Atlantic City is going through a rough patch and Mayor Don Guardian believes a makeover will be difficult, but necessary. Officials say the time has come for the city transform itself and become a multi-faceted destination, where casino games are just one of the many entertainment options available.
“Although it is sad today, it’s part of the transition that Atlantic City needs to have,” the mayor told reporters. “There is pain as we go through this transition, but it’s critical for Atlantic City to realize we are no longer the monopoly of gaming on the East Coast. If you build more and more casinos and don’t increase the amount of people coming to them, you’re sharing that wealth. We’re just going through a very difficult time.”
Boston Globe: Atlantic City sees our folly of casinos
The US Supreme Court struck down New Jersey’s attempt to legalize sports betting and Atlantic City casinos are going out of business, despite Governor Chris Christie pumping $260 million of his constituents’ money into one of the local casinos.
While Connecticut’s Mohegan Sun and Foxwoods are considered interlopers who steal customers from the New Jersey resort, the story published in the Boston Globe says all players are “suckers, willing to part with their money for the house, because the house always wins.”
Locals worry about Massachusetts casinos stealing even more business. The market is already oversaturated, they say, and Atlantic City is already competing with Vegas, Connecticut and Philadelphia.
The Guardian: Atlantic City shutters casinos as north-east US builds gambling market
It’s becoming more and more obvious that there are too many casinos in Atlantic City. Competition has caused the Atlantic Club to close its doors, Revel says it will do the same unless owners find a new buyer and Caesars Entertainment is giving up on the Showboat.
During his five years in office, Mayor Don Guardian saw a quarter of the city’s casinos close. He believes this is a sign that Atlantic City needs a makeover, from a popular gambling resort to a multi-faceted destination instead.
Over the past seven years, casino revenue in the city has plunged from $5.2 billion to almost half that amount, reaching just $2.86 billion in 2013. Meanwhile, Pennsylvania surpassed Atlantic City as the country’s second largest casino market after Nevada. And with New Jersey’s new laws allowing locals to play casino games and online poker tournaments, profits soared even more.
All this sounds like bad news, but Fitch Ratings has a different opinion, claiming that “the closure makes financial sense for Caesars and is a positive for the oversupplied Atlantic City market.” According to the expert, Caesars will regain lost customers at its other resorts in the area.
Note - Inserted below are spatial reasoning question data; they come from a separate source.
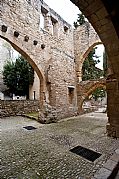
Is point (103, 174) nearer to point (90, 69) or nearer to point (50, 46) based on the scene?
point (50, 46)

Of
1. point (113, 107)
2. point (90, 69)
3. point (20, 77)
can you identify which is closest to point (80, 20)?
point (90, 69)

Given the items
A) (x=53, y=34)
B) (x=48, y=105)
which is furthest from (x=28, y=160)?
(x=53, y=34)

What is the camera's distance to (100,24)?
2.25 meters

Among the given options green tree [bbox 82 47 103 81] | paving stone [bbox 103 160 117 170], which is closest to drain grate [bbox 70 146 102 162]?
paving stone [bbox 103 160 117 170]

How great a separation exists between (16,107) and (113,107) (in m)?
7.87

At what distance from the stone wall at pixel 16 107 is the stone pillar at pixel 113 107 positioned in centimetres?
730

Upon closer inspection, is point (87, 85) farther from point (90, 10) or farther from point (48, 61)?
point (90, 10)

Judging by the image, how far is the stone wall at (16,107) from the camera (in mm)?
10281

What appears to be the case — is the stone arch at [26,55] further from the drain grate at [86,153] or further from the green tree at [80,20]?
the green tree at [80,20]

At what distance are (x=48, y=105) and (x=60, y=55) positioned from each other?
3.11 m

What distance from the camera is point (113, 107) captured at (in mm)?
4543

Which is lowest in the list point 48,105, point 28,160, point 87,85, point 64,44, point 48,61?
point 28,160

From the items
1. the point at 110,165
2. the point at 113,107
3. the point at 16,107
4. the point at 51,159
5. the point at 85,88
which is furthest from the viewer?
the point at 16,107

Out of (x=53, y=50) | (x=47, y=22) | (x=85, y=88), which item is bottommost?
(x=85, y=88)
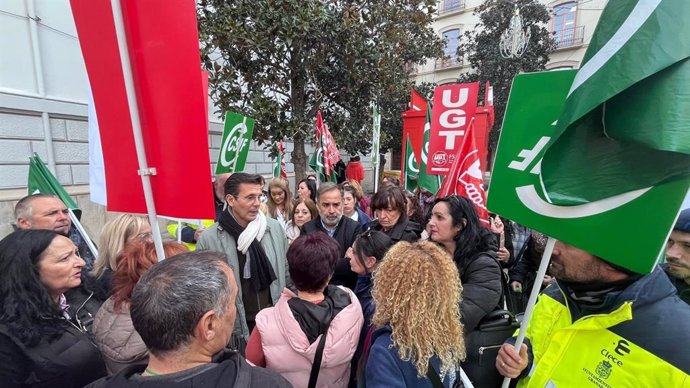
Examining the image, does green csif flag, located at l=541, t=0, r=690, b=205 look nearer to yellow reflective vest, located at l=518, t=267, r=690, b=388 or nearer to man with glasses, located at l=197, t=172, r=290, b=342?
yellow reflective vest, located at l=518, t=267, r=690, b=388

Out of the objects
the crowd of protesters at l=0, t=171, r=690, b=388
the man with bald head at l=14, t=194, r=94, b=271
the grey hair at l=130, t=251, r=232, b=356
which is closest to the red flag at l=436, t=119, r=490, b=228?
the crowd of protesters at l=0, t=171, r=690, b=388

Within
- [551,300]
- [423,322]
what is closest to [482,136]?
[551,300]

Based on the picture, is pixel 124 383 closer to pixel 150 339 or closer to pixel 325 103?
pixel 150 339

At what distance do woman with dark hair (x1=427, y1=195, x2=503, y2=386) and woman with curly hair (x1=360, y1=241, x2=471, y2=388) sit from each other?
0.45m

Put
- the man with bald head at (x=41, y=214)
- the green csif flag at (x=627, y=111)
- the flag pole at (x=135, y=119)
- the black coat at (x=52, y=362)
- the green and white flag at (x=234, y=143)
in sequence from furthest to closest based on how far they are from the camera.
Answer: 1. the green and white flag at (x=234, y=143)
2. the man with bald head at (x=41, y=214)
3. the flag pole at (x=135, y=119)
4. the black coat at (x=52, y=362)
5. the green csif flag at (x=627, y=111)

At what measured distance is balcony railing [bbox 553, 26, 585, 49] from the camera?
20438 millimetres

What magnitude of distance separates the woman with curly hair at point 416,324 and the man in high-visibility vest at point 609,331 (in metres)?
0.39

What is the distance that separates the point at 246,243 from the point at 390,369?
151 cm

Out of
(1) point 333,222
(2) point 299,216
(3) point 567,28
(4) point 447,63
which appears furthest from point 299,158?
(3) point 567,28

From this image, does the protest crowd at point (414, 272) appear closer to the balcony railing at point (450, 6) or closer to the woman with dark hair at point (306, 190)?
the woman with dark hair at point (306, 190)

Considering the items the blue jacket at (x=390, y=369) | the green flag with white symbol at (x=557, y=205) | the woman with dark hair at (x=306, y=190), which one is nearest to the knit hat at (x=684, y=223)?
the green flag with white symbol at (x=557, y=205)

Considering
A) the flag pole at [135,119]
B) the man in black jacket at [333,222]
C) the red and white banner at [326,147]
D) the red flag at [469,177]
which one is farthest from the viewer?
the red and white banner at [326,147]

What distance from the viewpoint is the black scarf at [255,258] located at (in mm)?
2590

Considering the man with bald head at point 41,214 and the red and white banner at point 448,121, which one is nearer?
the man with bald head at point 41,214
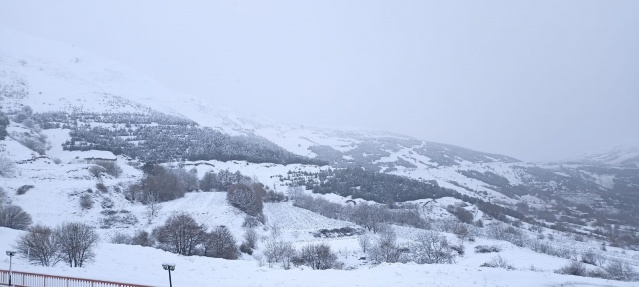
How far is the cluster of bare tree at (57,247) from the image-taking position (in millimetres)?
31438

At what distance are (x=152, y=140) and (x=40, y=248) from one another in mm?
128855

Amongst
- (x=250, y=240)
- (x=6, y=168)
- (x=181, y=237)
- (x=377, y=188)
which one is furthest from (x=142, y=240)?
(x=377, y=188)

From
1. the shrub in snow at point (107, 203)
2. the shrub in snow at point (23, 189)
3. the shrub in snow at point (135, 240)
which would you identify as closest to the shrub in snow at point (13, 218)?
the shrub in snow at point (135, 240)

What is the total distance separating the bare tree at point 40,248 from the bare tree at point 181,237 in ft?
55.5

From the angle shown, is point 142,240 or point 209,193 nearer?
point 142,240

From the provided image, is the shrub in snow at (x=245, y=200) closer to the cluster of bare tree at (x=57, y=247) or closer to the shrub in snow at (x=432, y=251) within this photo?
the shrub in snow at (x=432, y=251)

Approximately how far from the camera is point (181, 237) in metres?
49.5

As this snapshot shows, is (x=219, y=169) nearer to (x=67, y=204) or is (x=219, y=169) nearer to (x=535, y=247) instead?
(x=67, y=204)

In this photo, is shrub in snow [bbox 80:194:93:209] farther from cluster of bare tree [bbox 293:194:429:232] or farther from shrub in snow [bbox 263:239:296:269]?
cluster of bare tree [bbox 293:194:429:232]

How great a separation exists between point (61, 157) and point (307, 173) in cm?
7902

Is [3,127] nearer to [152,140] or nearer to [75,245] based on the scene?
[152,140]

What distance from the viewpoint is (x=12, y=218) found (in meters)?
50.1

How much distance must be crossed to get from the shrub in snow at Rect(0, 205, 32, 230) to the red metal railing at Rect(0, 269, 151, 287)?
31.9 meters

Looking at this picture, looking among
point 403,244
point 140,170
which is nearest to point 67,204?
point 140,170
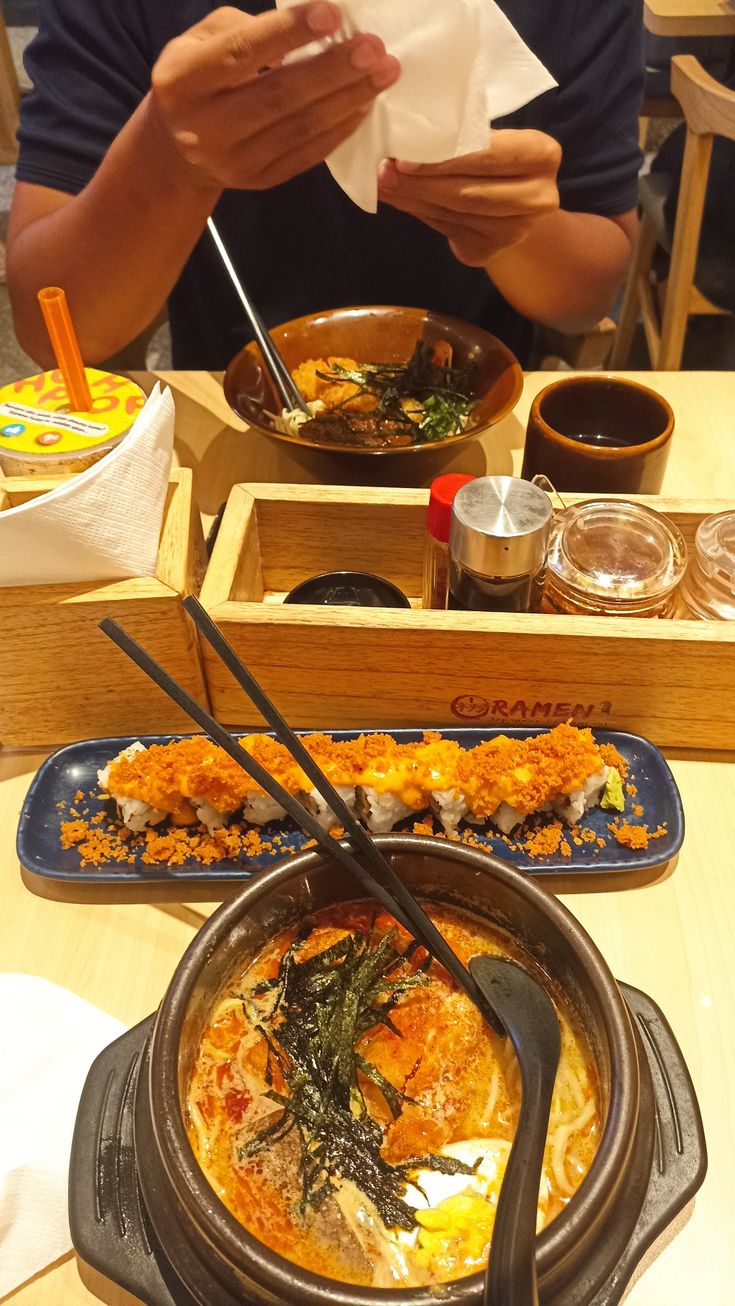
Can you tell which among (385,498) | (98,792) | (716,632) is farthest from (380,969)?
(385,498)

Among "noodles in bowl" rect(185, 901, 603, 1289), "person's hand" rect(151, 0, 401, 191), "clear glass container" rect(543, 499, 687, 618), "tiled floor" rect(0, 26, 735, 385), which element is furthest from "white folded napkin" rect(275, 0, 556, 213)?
"tiled floor" rect(0, 26, 735, 385)

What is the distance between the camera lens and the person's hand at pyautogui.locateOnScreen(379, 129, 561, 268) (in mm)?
1384

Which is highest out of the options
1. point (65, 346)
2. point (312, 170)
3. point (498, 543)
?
point (312, 170)

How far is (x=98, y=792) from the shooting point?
1.08 metres

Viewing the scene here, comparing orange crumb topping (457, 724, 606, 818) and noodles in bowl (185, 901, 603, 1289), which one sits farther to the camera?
orange crumb topping (457, 724, 606, 818)

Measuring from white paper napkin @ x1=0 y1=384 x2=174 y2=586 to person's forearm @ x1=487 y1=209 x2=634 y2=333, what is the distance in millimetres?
1011

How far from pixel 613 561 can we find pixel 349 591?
368 mm

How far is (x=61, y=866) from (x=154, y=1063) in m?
0.38

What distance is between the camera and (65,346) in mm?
1248

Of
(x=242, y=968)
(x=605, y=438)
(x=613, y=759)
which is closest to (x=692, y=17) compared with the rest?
(x=605, y=438)

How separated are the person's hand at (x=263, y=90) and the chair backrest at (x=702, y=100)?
4.20 ft

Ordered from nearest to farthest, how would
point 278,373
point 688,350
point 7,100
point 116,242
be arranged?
1. point 278,373
2. point 116,242
3. point 688,350
4. point 7,100

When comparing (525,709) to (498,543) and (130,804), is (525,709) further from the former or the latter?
(130,804)

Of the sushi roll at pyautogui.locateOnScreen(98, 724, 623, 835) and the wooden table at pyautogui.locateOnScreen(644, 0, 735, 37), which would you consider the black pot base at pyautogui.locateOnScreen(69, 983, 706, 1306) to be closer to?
the sushi roll at pyautogui.locateOnScreen(98, 724, 623, 835)
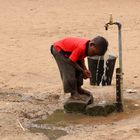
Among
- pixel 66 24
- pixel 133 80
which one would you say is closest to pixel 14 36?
pixel 66 24

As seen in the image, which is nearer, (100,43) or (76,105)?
(100,43)

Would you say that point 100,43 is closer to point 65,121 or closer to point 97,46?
point 97,46

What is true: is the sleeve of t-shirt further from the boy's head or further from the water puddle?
the water puddle

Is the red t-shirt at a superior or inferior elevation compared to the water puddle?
superior

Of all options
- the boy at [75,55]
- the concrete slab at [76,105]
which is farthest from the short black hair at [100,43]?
the concrete slab at [76,105]

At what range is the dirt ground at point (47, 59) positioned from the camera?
6298 millimetres

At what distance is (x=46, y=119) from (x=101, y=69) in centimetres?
170

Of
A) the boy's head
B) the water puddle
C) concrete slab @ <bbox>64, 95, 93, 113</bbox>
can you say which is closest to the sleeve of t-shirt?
the boy's head

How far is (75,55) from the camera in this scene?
21.9 feet

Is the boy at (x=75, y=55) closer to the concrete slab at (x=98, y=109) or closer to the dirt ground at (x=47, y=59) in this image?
the concrete slab at (x=98, y=109)

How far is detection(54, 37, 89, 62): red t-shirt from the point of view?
6680mm

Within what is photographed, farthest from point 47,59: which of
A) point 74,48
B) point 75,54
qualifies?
point 75,54

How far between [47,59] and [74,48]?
130 inches

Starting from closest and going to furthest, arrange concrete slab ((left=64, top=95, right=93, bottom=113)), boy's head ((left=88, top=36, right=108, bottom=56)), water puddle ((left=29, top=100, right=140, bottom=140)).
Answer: water puddle ((left=29, top=100, right=140, bottom=140)) → boy's head ((left=88, top=36, right=108, bottom=56)) → concrete slab ((left=64, top=95, right=93, bottom=113))
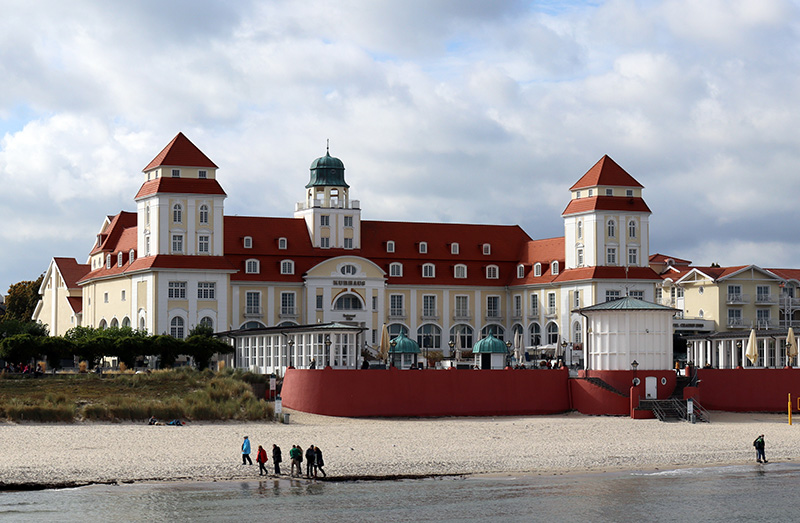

CityLab: Atlantic City Is Becoming the Detroit of Casino Culture
At the beginning of the year, when the media argued that Atlantic City could be going the way of Detroit – which suffered a big shock after being forced to shut down gambling venues – State Senate President Stephen Sweeney and Chris Christie both promised they would not let the city “become Detroit”. Now, the resort is facing a wave of casino closings.
Former casino workers are furious over losing their jobs and Bob McDevitt, president of Local 54 of the Unite-HERE union, told reporters that Caesars’ decision to shut down the Showboat was “a criminal act”, as the venue was still making profit.
To help former employees find new positions within the company, Caesars promised to give them preference for existing roles at the company’s other three Atlantic City venues.